- **Work to be completed**: Please swap each "rusty metal wall" in the data below for "corroded metal wall", changing nothing else. Give the lines back without the pictures.
— Start Input material —
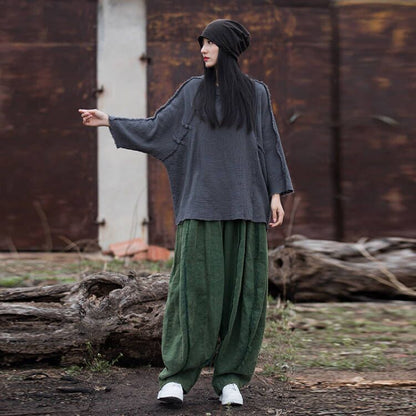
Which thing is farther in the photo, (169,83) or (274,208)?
(169,83)

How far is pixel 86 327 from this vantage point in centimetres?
385

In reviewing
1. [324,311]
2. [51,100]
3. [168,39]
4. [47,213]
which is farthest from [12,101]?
[324,311]

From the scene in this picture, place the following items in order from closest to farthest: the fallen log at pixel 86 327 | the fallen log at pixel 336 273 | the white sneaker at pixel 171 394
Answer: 1. the white sneaker at pixel 171 394
2. the fallen log at pixel 86 327
3. the fallen log at pixel 336 273

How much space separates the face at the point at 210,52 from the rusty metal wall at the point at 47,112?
13.7ft

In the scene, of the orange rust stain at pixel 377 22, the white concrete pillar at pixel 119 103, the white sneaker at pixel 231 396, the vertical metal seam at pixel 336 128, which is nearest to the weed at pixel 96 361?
the white sneaker at pixel 231 396

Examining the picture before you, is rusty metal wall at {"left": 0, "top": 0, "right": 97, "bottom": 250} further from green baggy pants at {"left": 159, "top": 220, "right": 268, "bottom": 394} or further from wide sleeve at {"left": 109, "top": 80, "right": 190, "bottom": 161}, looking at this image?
green baggy pants at {"left": 159, "top": 220, "right": 268, "bottom": 394}

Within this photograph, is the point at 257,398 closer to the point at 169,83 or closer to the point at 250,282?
the point at 250,282

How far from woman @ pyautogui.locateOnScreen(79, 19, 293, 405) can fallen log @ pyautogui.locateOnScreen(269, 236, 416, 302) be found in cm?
225

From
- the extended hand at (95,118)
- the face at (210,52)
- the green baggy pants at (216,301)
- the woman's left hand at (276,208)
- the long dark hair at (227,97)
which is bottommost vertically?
the green baggy pants at (216,301)

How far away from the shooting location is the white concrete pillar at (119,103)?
7.32m

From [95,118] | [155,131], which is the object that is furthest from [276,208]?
[95,118]

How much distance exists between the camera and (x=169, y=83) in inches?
289

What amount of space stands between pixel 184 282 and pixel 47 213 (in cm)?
436

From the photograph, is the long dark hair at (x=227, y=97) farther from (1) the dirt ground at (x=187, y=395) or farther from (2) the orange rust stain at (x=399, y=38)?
(2) the orange rust stain at (x=399, y=38)
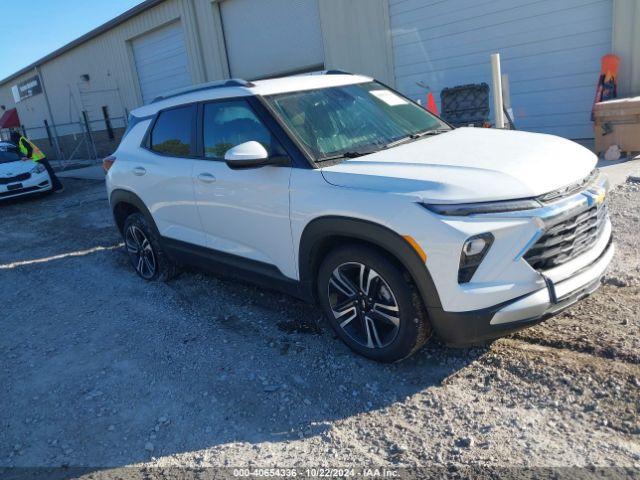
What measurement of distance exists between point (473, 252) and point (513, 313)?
1.29 feet

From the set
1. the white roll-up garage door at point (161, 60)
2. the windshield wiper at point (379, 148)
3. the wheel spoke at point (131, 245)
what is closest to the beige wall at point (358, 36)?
the white roll-up garage door at point (161, 60)

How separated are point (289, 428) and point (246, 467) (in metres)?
0.35

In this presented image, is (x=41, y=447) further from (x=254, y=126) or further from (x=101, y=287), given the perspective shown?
(x=101, y=287)

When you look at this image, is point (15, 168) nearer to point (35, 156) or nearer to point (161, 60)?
point (35, 156)

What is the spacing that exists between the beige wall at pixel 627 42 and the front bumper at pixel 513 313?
709cm

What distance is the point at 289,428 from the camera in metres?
2.99

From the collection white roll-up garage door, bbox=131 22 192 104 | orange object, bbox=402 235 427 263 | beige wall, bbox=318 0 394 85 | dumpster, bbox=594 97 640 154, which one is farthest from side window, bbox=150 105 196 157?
white roll-up garage door, bbox=131 22 192 104

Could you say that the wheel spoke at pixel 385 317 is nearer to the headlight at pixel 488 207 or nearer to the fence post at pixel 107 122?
the headlight at pixel 488 207

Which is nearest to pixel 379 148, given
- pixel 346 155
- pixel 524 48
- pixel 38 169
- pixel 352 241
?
pixel 346 155

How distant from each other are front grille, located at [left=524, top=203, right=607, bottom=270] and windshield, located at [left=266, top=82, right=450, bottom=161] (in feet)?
4.44

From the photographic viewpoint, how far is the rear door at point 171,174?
458 cm

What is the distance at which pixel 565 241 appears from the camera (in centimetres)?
292

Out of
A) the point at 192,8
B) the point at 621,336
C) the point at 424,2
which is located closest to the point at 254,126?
the point at 621,336

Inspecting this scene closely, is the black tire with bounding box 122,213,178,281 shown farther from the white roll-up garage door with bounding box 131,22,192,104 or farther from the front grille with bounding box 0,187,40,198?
the white roll-up garage door with bounding box 131,22,192,104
— End Input material —
- **Correct output**:
Which thing is farther in the photo, (169,83) or (274,208)?
(169,83)

How far is pixel 86 327 from this vantage point in centimetres?
385

In reviewing
1. [324,311]
2. [51,100]
3. [168,39]
4. [47,213]
which is farthest from [12,101]?
[324,311]

From the scene in this picture, place the following items in order from closest to farthest: the fallen log at pixel 86 327 | the fallen log at pixel 336 273 | the white sneaker at pixel 171 394
Answer: 1. the white sneaker at pixel 171 394
2. the fallen log at pixel 86 327
3. the fallen log at pixel 336 273

How much space separates the face at the point at 210,52 from the corroded metal wall at the point at 47,112?
13.7ft

In the scene, of the orange rust stain at pixel 377 22, the white concrete pillar at pixel 119 103, the white sneaker at pixel 231 396, the vertical metal seam at pixel 336 128, which is nearest to the weed at pixel 96 361?
the white sneaker at pixel 231 396

Examining the picture before you, is corroded metal wall at {"left": 0, "top": 0, "right": 97, "bottom": 250} further from green baggy pants at {"left": 159, "top": 220, "right": 268, "bottom": 394} or further from wide sleeve at {"left": 109, "top": 80, "right": 190, "bottom": 161}, looking at this image?
green baggy pants at {"left": 159, "top": 220, "right": 268, "bottom": 394}

Within this photograph, is the point at 257,398 closer to the point at 169,83 or closer to the point at 250,282?
the point at 250,282

How far from woman @ pyautogui.locateOnScreen(79, 19, 293, 405) can fallen log @ pyautogui.locateOnScreen(269, 236, 416, 302) be found in cm?
225

From
- the extended hand at (95,118)
- the face at (210,52)
- the green baggy pants at (216,301)
- the woman's left hand at (276,208)
- the long dark hair at (227,97)
which is bottommost vertically?
the green baggy pants at (216,301)

How far away from the shooting location is the white concrete pillar at (119,103)?
7.32m

From [95,118] | [155,131], which is the object that is furthest from [276,208]?
[95,118]

How much distance exists between the camera and (x=169, y=83) in inches?
289

What amount of space stands between pixel 184 282 and pixel 47 213 (in cm)?
436

From the photograph, is the long dark hair at (x=227, y=97) farther from (1) the dirt ground at (x=187, y=395) or farther from (2) the orange rust stain at (x=399, y=38)?
(2) the orange rust stain at (x=399, y=38)
What measurement of distance exists between point (473, 252) and point (513, 313)?
1.29 feet

From the set
1. the white roll-up garage door at point (161, 60)
2. the windshield wiper at point (379, 148)
3. the wheel spoke at point (131, 245)
what is closest to the beige wall at point (358, 36)?
the white roll-up garage door at point (161, 60)

How separated are point (289, 428) and point (246, 467) (in metres)?
0.35

In this presented image, is (x=41, y=447) further from (x=254, y=126) or further from (x=101, y=287), given the perspective shown?
(x=101, y=287)

When you look at this image, is point (15, 168) nearer to point (35, 156) or nearer to point (161, 60)?
point (35, 156)

What is the spacing that exists between the beige wall at pixel 627 42 and the front bumper at pixel 513 313?
709cm

What distance is the point at 289,428 from the camera in metres?
2.99

From the collection white roll-up garage door, bbox=131 22 192 104 | orange object, bbox=402 235 427 263 | beige wall, bbox=318 0 394 85 | dumpster, bbox=594 97 640 154, which one is farthest from side window, bbox=150 105 196 157?
white roll-up garage door, bbox=131 22 192 104

Could you say that the wheel spoke at pixel 385 317 is nearer to the headlight at pixel 488 207 or nearer to the fence post at pixel 107 122?
the headlight at pixel 488 207

Which is nearest to pixel 379 148, given
- pixel 346 155
- pixel 524 48
- pixel 38 169
- pixel 352 241
?
pixel 346 155

How distant from each other are front grille, located at [left=524, top=203, right=607, bottom=270] and windshield, located at [left=266, top=82, right=450, bottom=161] (in feet)?
4.44

From the photographic viewpoint, how far is the rear door at point 171,174?
458 cm

What is the distance at which pixel 565 241 appears from the camera (in centimetres)?
292

Out of
A) the point at 192,8
B) the point at 621,336
C) the point at 424,2
which is located closest to the point at 254,126?
the point at 621,336

Inspecting this scene closely, is the black tire with bounding box 122,213,178,281 shown farther from the white roll-up garage door with bounding box 131,22,192,104 or farther from the front grille with bounding box 0,187,40,198?
the white roll-up garage door with bounding box 131,22,192,104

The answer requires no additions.